Dans un mémoire au roi, rédigé pour la comtesse d'Artois, la situation respective des différents partis dans la ville de St-Orner est très clairement exposée. A la tête de la ville est une châtelaine, qui, par opposition à la comtesse Mahaut, suzeraine de la province, prend le parti des alliés. Les échevins et le patriciat, par opposition à la châtelaine, font cause commune avec Mahaut, et restent fidèles au roi. Le commun enfin de St-Omer, par haine du patriciat, prend le parti de la châtelaine contre la comtesse, tandis que la population rurale, par haine des hobereaux, lui reste fidèle, ainsi qu'au roi.

Ce tableau des partis est infiniment précieux pour l'historien. Les mêmes divisions se reproduisent un peu partout. Ce sera le classement des partis pendant les trois premiers quarts de la guerre de Cent ans.
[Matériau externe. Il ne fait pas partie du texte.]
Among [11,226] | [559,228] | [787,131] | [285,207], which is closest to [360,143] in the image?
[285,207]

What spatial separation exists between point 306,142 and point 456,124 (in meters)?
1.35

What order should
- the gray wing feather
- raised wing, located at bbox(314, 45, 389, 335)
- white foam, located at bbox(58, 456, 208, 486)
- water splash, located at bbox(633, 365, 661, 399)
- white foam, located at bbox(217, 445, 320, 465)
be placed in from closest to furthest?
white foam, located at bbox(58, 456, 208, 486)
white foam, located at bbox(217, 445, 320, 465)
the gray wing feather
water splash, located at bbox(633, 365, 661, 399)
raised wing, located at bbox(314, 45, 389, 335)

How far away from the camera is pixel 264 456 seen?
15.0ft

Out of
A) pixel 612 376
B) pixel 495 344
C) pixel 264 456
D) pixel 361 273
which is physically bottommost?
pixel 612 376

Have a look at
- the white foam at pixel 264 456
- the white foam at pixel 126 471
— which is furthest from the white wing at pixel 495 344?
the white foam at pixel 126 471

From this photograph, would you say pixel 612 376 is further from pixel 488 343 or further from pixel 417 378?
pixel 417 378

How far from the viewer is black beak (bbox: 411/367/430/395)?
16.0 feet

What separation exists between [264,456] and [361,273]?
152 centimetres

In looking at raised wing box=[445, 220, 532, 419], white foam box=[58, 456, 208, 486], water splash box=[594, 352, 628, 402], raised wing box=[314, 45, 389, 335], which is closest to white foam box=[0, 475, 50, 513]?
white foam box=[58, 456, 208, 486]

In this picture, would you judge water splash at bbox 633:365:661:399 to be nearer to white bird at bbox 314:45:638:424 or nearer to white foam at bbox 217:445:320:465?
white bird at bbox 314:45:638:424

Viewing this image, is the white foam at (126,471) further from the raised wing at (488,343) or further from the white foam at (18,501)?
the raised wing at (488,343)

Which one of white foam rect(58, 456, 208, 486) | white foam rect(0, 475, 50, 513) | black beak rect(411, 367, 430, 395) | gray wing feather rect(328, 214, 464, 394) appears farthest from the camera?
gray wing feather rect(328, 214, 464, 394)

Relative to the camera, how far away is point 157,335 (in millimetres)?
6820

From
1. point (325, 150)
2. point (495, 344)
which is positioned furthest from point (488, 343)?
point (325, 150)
Sous les ordres des sires de Fiennes et de Picquigny, les insurgés envahissaient les bonnes villes ; ils y proclamaient la révolte à pleine bretesche, à Calais, à Audruicq, à Guines, à St-Omer, à Hesdin, à Boulogne, à Amiens, à Térouanne, en vingt autres lieux.
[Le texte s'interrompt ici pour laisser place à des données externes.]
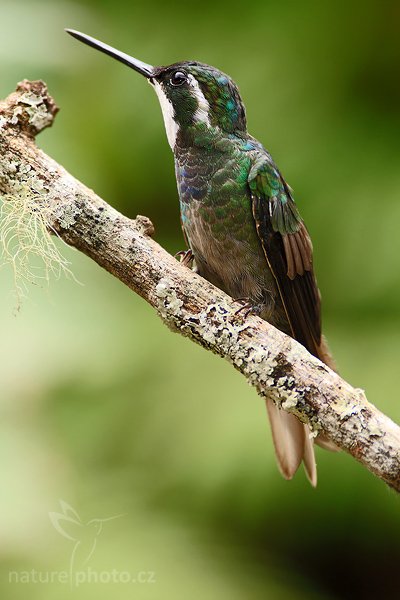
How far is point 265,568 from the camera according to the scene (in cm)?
288

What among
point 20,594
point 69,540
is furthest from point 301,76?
point 20,594

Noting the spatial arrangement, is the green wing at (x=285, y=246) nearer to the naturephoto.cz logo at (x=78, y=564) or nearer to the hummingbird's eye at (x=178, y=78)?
the hummingbird's eye at (x=178, y=78)

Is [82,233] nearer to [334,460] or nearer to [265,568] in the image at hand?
[334,460]

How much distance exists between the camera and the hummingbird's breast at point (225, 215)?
1.99m

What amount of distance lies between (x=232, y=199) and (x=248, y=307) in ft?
1.11

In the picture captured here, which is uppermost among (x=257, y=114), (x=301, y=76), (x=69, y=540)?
(x=301, y=76)

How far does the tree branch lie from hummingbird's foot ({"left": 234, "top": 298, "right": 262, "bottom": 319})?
2 centimetres

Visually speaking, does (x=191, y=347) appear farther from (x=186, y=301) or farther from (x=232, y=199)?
(x=186, y=301)

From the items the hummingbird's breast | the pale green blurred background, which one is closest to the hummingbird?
→ the hummingbird's breast

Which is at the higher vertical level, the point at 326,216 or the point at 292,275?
the point at 326,216

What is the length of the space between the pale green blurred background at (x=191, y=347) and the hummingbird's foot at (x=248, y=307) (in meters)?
1.12

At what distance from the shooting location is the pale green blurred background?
284 centimetres

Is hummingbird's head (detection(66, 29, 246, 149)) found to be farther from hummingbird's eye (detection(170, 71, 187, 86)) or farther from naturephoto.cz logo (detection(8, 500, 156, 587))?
naturephoto.cz logo (detection(8, 500, 156, 587))

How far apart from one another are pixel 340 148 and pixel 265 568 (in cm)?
179
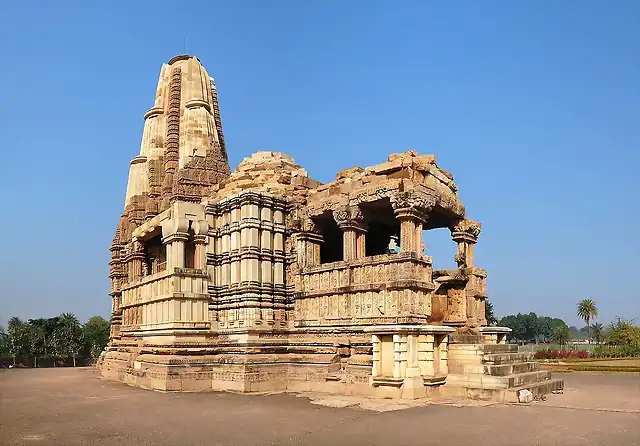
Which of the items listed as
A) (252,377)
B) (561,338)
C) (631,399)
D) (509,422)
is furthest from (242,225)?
(561,338)

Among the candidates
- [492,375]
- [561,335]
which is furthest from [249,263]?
[561,335]

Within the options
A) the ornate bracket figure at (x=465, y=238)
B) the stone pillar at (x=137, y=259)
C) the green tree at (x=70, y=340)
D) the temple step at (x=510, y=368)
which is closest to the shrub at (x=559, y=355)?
the ornate bracket figure at (x=465, y=238)

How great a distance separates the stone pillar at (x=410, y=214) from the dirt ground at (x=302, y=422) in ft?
15.1

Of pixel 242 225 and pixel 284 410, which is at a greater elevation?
pixel 242 225

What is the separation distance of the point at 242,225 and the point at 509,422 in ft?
34.4

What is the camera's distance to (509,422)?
11.3m

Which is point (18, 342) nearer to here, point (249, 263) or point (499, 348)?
point (249, 263)

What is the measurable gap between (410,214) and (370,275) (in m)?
2.05

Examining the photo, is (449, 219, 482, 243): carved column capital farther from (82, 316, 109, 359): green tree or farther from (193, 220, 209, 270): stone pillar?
(82, 316, 109, 359): green tree

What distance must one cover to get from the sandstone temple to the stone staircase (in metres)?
0.04

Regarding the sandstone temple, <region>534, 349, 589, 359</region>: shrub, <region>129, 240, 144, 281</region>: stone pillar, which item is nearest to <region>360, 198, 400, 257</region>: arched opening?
the sandstone temple

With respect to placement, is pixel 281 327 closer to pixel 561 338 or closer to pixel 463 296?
pixel 463 296

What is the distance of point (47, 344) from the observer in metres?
46.9

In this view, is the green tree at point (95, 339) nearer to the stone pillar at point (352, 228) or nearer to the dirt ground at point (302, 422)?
the dirt ground at point (302, 422)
Situation pareille en Bourgogne.

Et Louis X était engagé dans une nouvelle campagne de Flandre. Aussi résolut-il de céder en donnant, dans la mesure du possible, satisfaction aux alliés. Il traita d'ailleurs séparément avec la noblesse de chacune des provinces.

Aux Normands il accorda, le 19 mars 1315, la fameuse charte aux Normands, qui devait demeurer, jusqu'à la Révolution, la constitution même de la province ; mais les chartes données par lui aux autres grands fiefs n'auront qu'une durée éphémère. A quoi il y a une raison : ce n'est pas que la charte aux Normands ait été mieux rédigée que les autres ; mais la Normandie vivait encore sous une constitution sociale différente de celle des autres provinces. Nous en avons traité plus haut. La Normandie ne connaissait pas ces hiérarchies, ces superpositions nobiliaires, d'an agencement si compliqué, produites par la formation spontanée de l'aristocratie féodale. Une réforme administrative pouvait s'y adapter.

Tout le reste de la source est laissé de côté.